═════ ROWS ═════

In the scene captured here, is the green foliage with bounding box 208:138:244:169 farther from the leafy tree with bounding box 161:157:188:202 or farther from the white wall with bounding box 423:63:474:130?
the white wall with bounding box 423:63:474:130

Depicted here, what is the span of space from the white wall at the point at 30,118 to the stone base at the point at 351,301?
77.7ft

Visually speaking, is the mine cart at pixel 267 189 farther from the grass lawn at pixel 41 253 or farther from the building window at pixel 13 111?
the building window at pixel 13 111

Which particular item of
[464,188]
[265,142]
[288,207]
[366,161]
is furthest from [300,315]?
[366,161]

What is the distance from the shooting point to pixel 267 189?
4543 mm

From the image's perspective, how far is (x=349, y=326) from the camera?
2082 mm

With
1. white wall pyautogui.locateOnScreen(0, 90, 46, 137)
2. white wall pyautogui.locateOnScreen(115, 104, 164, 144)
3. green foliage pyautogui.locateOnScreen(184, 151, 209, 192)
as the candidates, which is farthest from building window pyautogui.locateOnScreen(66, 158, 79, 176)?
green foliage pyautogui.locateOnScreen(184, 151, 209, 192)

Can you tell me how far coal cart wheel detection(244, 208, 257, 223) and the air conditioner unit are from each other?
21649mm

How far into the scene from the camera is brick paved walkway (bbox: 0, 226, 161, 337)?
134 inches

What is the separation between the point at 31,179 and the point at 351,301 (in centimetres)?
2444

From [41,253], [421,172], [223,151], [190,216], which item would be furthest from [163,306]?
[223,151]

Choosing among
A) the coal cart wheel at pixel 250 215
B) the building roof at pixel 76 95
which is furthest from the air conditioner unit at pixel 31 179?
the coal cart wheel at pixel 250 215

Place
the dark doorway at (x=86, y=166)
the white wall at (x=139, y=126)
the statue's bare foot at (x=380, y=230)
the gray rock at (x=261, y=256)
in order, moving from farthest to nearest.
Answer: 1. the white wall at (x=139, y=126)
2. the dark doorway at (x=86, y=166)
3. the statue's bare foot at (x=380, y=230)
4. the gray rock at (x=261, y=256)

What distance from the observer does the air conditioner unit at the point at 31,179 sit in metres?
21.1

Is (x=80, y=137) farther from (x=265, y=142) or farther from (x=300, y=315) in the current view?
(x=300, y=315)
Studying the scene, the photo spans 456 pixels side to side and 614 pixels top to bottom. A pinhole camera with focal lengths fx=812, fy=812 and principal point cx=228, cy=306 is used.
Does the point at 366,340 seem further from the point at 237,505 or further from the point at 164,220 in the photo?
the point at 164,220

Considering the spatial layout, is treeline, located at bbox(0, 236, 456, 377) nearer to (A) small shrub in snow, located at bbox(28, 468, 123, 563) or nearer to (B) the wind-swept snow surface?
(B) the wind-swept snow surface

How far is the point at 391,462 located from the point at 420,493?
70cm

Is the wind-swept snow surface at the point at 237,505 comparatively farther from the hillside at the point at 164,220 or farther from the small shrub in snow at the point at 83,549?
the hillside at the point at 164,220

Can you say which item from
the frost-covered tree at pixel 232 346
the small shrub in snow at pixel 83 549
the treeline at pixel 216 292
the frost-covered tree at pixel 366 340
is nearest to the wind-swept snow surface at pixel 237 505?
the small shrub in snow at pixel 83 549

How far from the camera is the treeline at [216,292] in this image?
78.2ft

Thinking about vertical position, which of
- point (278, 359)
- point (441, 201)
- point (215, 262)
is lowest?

═════

*WHAT THE EXERCISE ASKS*: Format the lines above as a Markdown table with the columns "No." and "Text". Start with the line containing "How far from", continue through the last line, and leave out the blank lines.

*OUTPUT FOR THIS TASK*:
| No. | Text |
|---|---|
| 1 | How far from the camera is the treeline at [216,292] in this image? |
| 2 | 78.2ft |
| 3 | Thinking about vertical position, which of |
| 4 | - point (278, 359) |
| 5 | - point (441, 201) |
| 6 | - point (215, 262) |
| 7 | is lowest? |